那位長老聽到宋楚陽這句話先是一愣,因為他也不知道怎樣回到這個問題。
……
“我不管你是來做什麼的,但是這裡不是你應該來的地方。”就在天門山的長老回答不上宋楚陽的問題時,一直保持沉默的蘇神將開口說道,“來人,給我把這個傢伙給我轟出去。

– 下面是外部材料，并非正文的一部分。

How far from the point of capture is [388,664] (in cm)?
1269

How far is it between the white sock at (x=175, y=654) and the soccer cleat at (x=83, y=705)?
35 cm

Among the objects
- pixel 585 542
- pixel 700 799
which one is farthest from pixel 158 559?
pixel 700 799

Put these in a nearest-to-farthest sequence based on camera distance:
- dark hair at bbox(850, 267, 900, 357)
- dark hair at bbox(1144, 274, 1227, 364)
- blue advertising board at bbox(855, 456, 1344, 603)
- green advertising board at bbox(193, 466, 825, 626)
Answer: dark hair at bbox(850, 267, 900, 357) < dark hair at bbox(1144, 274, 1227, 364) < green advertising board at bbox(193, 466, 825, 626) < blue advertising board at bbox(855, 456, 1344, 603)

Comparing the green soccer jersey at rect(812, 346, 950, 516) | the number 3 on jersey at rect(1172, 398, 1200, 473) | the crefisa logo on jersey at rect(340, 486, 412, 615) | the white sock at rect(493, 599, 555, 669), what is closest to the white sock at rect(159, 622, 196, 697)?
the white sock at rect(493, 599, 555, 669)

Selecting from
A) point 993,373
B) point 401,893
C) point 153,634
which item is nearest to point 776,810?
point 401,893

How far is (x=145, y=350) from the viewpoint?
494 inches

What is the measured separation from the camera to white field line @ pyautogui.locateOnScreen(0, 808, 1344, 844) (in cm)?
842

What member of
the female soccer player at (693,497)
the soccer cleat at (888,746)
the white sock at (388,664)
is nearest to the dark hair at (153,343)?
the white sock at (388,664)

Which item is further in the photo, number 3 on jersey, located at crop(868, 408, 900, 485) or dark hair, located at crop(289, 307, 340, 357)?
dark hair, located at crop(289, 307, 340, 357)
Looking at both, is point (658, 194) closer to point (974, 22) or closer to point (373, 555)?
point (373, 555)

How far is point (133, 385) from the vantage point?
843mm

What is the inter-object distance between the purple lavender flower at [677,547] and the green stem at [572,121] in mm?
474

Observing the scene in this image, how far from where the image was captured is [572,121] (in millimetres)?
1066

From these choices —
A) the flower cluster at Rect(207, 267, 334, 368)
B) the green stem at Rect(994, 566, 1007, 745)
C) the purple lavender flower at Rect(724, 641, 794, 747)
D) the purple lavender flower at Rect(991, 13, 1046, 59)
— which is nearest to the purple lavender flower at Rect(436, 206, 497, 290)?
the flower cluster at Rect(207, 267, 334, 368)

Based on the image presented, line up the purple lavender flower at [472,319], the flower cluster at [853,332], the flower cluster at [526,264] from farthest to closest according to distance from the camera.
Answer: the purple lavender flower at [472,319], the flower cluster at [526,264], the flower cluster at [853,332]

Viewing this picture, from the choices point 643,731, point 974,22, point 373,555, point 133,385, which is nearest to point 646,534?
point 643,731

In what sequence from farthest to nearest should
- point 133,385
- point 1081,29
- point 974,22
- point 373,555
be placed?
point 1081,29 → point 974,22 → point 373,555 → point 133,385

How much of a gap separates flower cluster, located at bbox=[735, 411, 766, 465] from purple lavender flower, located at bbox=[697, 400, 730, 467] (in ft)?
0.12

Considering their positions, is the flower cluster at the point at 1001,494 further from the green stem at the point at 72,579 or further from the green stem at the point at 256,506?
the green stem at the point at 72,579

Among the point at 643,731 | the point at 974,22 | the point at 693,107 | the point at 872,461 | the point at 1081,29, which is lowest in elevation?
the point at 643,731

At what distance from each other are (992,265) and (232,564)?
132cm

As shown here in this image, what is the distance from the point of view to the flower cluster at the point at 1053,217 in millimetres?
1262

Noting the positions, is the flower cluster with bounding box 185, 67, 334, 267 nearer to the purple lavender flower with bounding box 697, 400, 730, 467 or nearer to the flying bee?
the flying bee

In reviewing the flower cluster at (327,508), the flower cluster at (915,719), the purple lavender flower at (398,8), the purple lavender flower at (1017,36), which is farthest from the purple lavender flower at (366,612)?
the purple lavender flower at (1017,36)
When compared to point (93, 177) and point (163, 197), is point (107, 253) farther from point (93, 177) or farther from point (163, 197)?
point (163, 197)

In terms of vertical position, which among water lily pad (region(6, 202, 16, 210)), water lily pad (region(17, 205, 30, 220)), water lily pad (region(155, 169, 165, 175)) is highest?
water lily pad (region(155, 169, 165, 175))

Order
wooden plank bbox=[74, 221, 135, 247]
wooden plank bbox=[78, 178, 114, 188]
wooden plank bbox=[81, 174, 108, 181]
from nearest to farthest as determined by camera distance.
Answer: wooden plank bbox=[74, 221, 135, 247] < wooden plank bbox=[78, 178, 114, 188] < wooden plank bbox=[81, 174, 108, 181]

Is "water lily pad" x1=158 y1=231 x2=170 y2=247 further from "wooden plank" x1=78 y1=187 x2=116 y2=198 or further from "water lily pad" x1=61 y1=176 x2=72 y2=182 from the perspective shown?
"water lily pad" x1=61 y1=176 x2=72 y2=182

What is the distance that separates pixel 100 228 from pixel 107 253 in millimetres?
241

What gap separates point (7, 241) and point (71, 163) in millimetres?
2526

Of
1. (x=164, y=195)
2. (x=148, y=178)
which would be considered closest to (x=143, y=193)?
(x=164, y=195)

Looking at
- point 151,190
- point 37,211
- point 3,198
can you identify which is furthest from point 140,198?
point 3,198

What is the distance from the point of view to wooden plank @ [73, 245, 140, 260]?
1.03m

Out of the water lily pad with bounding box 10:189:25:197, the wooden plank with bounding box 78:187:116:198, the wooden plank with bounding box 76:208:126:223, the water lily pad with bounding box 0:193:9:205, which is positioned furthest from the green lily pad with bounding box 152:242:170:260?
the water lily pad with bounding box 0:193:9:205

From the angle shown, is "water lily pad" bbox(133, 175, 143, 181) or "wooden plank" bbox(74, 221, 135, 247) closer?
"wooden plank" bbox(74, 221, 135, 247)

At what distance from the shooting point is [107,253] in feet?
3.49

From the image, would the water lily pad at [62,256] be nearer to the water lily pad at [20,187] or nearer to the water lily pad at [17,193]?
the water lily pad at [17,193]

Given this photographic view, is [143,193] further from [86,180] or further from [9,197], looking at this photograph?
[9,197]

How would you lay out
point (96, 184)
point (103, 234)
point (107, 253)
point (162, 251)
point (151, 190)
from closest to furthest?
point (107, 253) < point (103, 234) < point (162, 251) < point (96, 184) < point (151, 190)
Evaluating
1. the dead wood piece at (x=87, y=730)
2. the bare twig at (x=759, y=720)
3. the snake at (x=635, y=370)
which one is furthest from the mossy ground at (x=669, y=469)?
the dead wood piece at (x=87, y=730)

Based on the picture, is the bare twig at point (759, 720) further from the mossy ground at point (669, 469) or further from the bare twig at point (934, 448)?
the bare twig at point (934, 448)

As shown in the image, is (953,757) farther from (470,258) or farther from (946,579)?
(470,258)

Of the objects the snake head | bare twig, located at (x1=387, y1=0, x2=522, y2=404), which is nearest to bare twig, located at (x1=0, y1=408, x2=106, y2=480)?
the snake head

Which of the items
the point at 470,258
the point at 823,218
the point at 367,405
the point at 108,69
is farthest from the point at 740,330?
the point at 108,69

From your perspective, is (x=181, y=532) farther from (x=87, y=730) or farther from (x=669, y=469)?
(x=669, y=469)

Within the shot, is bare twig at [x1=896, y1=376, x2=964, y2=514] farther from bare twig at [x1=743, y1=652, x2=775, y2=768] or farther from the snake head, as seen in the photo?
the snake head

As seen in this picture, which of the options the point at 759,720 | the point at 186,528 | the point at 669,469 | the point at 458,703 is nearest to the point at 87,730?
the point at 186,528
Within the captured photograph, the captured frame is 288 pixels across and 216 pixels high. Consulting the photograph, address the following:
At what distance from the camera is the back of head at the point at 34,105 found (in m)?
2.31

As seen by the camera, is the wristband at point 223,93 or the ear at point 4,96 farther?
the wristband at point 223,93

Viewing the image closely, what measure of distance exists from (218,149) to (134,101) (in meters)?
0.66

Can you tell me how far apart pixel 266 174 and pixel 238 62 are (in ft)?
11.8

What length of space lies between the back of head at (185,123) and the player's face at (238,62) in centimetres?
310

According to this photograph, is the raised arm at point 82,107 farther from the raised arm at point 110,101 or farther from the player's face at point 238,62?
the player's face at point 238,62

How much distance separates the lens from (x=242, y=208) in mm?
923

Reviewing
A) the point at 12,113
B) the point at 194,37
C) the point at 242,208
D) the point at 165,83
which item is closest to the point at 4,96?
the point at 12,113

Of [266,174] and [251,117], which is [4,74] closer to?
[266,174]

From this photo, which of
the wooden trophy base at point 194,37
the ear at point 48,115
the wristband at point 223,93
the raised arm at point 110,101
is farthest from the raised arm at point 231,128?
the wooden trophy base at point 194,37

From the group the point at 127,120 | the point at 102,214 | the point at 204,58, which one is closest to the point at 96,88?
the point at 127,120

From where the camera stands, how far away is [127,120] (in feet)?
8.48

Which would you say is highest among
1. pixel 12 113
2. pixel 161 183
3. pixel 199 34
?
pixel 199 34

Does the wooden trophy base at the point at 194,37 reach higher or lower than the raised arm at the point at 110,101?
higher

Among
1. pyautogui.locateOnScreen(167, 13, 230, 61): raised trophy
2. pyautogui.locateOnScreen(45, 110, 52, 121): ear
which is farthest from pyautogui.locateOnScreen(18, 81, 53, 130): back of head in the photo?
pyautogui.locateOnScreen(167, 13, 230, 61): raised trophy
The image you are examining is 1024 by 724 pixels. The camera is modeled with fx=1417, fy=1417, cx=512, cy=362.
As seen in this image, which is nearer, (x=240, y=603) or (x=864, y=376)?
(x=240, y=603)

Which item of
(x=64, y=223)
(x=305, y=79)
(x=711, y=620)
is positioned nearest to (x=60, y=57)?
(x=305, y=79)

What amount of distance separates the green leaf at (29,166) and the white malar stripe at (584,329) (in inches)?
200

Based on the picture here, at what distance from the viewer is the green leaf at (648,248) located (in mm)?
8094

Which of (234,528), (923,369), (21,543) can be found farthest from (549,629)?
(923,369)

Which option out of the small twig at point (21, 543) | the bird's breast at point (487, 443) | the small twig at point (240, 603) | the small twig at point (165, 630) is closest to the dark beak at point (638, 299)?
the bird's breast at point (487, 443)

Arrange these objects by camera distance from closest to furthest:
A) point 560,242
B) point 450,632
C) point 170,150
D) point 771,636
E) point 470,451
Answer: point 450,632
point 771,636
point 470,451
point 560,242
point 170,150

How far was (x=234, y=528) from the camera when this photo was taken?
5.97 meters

”
宋楚陽對於蘇神將的話倒是沒有任何意外,他沒有跟蘇神將見過面,但是他卻被警告過很多次,這次應該是他第一次跟蘇神將見面。
大廳裡面的人看著蘇神將的臉,雖然臉色沒有很難看,但是哪一張緊繃著的臉都能從上面感受到一股殺意。
當然他們也很理解蘇神將的心情,因為他是蘇皖的父親,現在是他女兒的訂婚宴,結果卻有人來搗亂,換做任何人都會感到憤怒。
蘇神將說完後,大廳外面的侍衛已經跑了過來,不過他們還沒有走到宋楚陽面前,就有一個人來到宋楚陽面前。
那個人不是別人,正是程誠誠。
他手裡拿著一把長槍,看著那些侍衛,開口呵道:“這就是院試的人對我們書院的態度嗎?”
當天門山的那位長老站出來的時候,程誠誠同樣站出來,他雖然有些意外宋楚陽為什麼會阻止這場訂婚,但是他還在站在宋楚陽這邊,因為他知道如果聯合的會對書院跟國教不利,也會對他們程家不利。
雖然他知道訂婚對於大唐的南北聯合是一個好事,但是他還是很看不起這些人,覺得他們有些無恥。
靠兩個年輕人的婚姻來達到他們的目的,這是不公平的。
既然不公平,而且還與宋楚陽有關,所以程誠誠選擇站出來。
看著程誠誠,蘇神將的眼色雨來越冷,“我不管你們是誰,但是你們身上有這一把劍,就跟當年的那位殺手有關係,給我把他們這些人帶下去,好好查問一下。”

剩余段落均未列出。